Virtuel ou sur le vif

Biennale internationale du carton gravé 1
Galerie « L’entr@cte »
3 rue de Versailles
92410 Ville d’Avray
2 au 25 octobre 2020

Les estampes du collectif « Carton extrême carton »
(Cl. Claude Bureau)

Cette première biennale organisée par le collectif « Carton extrême carton », qui se consacre à la promotion de la cartogravure, fut victime au printemps du confinement général et fut annulée. Remplacée par son catalogue virtuel lors de la Fête de l’estampe 2020, elle est en cet automne, sur le vif, aimantée sur les murs de la galerie « L’entr@cte » de Ville d’Avray. Cent dix-huit estampes, réalisées avec des matrices en carton gravé, sont à voir disposées en une ligne horizontale continue, qui court dans tout l’espace, sans encadrement et sans vitre, à courte portée du regard du visiteur.

Enfin sur le vif écris-je car, malgré que j’aie eu le loisir de regarder sur l’écran de mon ordinateur, le 26 mai 2020, les soixante quatre estampes de son catalogue virtuel, pouvoir les observer en vrai, sans le truchement d’un écran vitré, est tout à leur avantage et tout au bénéfice de mon plaisir d’amateur. Enfin dans le monde réel ! Là, les qualités expressives propres à l’estampe – intrinsèques, allais-je écrire – sont mises en évidence. Qualités qu’aucun monde virtuel et numérique ne saurait restituer !

Une vue de la biennale (Cl. Claude Bureau)

Car, toutes ces qualités s’incarnent dans des réalités bien matérielles. Tout d’abord, les papiers si divers dans leur texture, leur grain, leur rugosité, leur soyeux, leur couleur ou leur fibre, etc. Chaque papier a sa manière particulière de capter la lumière. Ensuite, les rapports géométriques entre la surface du papier (d’un format identique : 20×30 cm) et celle de l’image, ces rapports sautent ici aux yeux et ils servent l’expression. Aussi, toutes les subtilités, les nuances, les variations, les transparences des tonalités surgissent-elles là bien visibles et expressives. Enfin, le moindre détail ou accident de la surface des matrices, qu’ils soient volontaires ou non, se laisse discerner sur le papier.
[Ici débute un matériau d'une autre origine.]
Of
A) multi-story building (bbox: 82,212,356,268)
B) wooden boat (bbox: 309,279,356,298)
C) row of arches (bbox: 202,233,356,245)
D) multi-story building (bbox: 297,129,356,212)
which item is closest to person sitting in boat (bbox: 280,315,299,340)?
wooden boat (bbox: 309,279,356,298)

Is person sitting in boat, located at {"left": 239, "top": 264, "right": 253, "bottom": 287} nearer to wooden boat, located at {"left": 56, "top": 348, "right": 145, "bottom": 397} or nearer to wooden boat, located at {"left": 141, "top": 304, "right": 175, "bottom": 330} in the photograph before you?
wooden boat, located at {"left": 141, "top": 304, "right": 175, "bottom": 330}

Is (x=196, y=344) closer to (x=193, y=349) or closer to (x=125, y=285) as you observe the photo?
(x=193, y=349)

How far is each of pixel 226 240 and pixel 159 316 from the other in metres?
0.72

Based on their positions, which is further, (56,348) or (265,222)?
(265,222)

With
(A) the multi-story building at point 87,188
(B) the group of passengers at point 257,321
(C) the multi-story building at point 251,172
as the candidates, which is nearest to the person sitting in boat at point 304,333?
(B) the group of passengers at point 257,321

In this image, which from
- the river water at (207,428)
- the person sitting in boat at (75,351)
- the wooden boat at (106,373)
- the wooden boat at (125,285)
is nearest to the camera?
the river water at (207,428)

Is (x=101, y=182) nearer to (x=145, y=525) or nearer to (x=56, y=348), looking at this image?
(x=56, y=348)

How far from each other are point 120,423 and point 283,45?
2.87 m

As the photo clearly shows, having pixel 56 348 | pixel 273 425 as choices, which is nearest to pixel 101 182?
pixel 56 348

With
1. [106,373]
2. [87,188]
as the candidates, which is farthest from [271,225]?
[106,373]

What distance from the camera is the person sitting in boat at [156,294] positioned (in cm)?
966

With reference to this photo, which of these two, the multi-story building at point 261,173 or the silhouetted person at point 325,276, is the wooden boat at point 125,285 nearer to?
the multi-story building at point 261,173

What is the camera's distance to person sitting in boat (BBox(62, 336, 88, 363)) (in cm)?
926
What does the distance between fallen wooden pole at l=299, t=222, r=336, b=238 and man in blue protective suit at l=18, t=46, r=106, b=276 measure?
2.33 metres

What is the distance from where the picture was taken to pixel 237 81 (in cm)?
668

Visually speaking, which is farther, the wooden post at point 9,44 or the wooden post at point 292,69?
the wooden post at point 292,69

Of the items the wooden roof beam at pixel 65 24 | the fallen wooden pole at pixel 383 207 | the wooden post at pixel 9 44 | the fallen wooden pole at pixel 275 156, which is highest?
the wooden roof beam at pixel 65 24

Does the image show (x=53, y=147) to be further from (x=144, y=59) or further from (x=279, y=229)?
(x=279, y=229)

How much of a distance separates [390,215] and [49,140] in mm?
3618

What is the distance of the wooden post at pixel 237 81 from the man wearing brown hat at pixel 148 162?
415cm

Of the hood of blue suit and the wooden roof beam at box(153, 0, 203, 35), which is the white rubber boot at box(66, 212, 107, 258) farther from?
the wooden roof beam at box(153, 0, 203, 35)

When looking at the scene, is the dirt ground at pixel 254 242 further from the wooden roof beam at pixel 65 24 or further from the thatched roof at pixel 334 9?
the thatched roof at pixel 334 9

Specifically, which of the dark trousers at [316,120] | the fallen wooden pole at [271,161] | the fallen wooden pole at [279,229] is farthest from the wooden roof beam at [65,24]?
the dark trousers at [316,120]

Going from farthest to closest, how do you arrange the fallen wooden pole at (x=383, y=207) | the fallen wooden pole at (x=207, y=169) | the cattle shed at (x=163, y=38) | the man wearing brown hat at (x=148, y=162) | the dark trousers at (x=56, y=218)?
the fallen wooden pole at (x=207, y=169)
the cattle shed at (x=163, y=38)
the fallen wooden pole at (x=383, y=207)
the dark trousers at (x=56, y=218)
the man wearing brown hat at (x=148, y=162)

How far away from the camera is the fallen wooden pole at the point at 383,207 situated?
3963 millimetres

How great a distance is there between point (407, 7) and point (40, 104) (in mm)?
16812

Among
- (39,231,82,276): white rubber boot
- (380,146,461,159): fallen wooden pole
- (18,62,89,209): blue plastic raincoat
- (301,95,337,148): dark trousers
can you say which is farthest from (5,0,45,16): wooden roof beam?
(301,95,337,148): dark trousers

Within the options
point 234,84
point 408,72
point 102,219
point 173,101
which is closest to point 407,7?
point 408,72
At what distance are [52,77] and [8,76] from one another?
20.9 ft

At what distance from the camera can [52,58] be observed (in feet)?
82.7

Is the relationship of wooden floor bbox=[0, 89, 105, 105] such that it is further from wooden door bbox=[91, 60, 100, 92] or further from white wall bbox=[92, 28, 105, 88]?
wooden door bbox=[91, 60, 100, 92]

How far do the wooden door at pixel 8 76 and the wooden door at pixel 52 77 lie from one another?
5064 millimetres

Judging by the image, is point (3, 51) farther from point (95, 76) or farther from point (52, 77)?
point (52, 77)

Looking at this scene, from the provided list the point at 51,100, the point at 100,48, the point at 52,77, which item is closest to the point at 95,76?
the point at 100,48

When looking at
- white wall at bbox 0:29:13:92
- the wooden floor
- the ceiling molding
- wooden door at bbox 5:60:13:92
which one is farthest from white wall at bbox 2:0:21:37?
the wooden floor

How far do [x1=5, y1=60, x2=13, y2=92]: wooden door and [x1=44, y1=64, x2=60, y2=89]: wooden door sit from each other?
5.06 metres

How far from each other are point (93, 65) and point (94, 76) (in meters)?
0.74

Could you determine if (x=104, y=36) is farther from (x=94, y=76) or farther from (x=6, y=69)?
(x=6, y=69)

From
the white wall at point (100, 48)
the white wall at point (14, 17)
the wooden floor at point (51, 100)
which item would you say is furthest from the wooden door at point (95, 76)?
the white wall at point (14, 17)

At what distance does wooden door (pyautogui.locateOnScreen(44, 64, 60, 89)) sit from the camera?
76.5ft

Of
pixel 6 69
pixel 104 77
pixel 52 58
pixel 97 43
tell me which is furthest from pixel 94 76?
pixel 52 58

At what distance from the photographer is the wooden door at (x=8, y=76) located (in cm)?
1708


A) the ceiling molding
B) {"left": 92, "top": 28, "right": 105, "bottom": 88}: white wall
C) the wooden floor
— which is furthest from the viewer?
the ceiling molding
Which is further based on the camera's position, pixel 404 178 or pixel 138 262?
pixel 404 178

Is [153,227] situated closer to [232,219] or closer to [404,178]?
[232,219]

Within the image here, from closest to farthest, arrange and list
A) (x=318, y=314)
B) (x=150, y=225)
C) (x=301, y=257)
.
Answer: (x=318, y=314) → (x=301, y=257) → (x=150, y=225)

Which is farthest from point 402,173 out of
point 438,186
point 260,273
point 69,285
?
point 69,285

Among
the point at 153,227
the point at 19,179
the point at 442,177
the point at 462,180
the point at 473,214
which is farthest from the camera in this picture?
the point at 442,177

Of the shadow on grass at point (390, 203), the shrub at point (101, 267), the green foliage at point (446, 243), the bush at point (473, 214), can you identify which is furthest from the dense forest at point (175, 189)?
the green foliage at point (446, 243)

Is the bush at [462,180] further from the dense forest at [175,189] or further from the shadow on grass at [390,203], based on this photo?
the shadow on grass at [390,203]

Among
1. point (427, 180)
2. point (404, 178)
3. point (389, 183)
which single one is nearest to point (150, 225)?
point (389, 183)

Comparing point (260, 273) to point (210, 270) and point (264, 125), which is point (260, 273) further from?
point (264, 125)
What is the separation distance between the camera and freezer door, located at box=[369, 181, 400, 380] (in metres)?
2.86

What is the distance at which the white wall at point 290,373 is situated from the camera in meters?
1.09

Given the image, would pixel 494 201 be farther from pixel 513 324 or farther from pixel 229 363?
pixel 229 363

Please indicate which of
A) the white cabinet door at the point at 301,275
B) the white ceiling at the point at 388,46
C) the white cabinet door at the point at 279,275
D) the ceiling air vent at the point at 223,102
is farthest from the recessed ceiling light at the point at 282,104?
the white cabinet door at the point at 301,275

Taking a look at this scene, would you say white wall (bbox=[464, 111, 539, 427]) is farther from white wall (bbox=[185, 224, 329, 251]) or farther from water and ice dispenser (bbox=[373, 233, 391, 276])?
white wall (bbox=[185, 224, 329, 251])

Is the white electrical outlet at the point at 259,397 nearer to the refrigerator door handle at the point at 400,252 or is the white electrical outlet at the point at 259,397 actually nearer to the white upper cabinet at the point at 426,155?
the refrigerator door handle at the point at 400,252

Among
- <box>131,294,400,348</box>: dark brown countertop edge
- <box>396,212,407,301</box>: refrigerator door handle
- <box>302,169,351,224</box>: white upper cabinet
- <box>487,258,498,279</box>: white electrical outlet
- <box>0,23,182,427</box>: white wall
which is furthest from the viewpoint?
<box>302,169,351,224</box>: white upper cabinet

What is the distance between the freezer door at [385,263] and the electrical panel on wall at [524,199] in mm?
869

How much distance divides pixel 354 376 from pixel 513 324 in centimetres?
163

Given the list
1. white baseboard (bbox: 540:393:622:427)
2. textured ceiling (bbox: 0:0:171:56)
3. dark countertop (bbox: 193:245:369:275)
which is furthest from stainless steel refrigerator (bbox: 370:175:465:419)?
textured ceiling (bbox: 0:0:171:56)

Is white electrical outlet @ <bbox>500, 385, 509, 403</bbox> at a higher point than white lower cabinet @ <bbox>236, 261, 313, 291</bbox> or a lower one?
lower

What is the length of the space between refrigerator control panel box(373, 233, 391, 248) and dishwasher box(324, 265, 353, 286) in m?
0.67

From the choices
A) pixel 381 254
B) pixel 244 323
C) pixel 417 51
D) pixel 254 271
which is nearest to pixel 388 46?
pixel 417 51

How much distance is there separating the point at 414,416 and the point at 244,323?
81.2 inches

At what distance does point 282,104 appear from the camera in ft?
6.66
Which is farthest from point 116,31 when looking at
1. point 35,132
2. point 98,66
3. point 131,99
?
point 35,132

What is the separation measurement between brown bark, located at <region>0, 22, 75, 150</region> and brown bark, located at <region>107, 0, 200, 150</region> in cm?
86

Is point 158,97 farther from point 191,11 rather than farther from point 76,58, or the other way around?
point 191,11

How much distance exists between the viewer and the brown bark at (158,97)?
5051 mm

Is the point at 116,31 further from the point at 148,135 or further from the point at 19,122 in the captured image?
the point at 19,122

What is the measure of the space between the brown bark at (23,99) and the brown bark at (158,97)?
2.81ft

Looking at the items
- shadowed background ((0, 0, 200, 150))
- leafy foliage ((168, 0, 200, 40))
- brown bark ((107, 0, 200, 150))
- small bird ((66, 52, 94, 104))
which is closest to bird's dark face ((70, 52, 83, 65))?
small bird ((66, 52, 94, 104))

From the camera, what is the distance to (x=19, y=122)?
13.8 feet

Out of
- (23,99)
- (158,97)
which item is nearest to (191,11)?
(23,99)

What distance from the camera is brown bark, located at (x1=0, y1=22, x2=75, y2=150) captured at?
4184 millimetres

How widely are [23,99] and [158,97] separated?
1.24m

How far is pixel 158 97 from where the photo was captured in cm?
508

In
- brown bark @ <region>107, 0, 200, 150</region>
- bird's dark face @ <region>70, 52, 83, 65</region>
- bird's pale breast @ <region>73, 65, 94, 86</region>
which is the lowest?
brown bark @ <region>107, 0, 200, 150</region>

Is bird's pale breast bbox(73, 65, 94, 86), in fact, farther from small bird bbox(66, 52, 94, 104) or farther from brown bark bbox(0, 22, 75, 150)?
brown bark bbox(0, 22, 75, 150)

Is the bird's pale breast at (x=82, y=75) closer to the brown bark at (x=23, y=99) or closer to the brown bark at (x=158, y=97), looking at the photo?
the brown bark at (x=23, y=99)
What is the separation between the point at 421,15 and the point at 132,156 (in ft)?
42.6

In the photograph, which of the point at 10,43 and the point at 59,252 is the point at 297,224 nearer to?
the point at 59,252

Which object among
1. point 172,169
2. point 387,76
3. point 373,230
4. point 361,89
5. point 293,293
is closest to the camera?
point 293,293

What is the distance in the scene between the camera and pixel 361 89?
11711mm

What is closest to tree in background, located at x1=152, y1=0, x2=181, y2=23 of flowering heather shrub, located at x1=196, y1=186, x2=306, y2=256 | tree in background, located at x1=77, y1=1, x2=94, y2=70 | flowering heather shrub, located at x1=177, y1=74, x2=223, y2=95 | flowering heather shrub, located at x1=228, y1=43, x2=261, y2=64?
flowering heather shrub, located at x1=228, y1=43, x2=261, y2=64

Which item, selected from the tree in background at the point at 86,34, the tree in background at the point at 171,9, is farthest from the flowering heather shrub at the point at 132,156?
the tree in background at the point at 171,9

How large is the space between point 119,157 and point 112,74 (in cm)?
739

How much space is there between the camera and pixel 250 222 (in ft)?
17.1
En comparant quelques-unes des estampes aimantées avec leur reflet virtuel consigné dans le catalogue, on peut mieux mesurer l’écart existant entre ces deux mondes. Par exemple, l’estampe de Blandine Courcoux où l’embrouillamini de l’image virtuel devient sur le vif parfaitement lisible avec son personnage à tête de cerf rouge-orangé qui danse dans un sous-bois gris-bleu. Le grand aplat rouge de celle de Balaguer Mitjans Mercede reste ici parfaitement transparent et laisse ses entailles noires s’entrelacer. Dans celle d’Ana Sartori, le relief du tissage et le fil doré du soleil dressent la magie d’une jungle impénétrable. Le graphisme maritime dans celle de Louise Le Besnerais vibre sur des gris-bleus évanescents qui resteraient invisibles sans avoir eu l’estampe devant les yeux. Enfin, la route glacée d’Anne Paulus ne brillerait pas si l’on ne pouvait avoir vu la totalité des minuscules détails de la surface du carton présents sur le tirage. Ces quelques exemples sont donc un vif encouragement à aller regarder, sur place et sur le vif, la centaine d’estampes proposées aux visiteurs par cette première biennale.

Une autre salle de la biennale (Cl. Claude Bureau)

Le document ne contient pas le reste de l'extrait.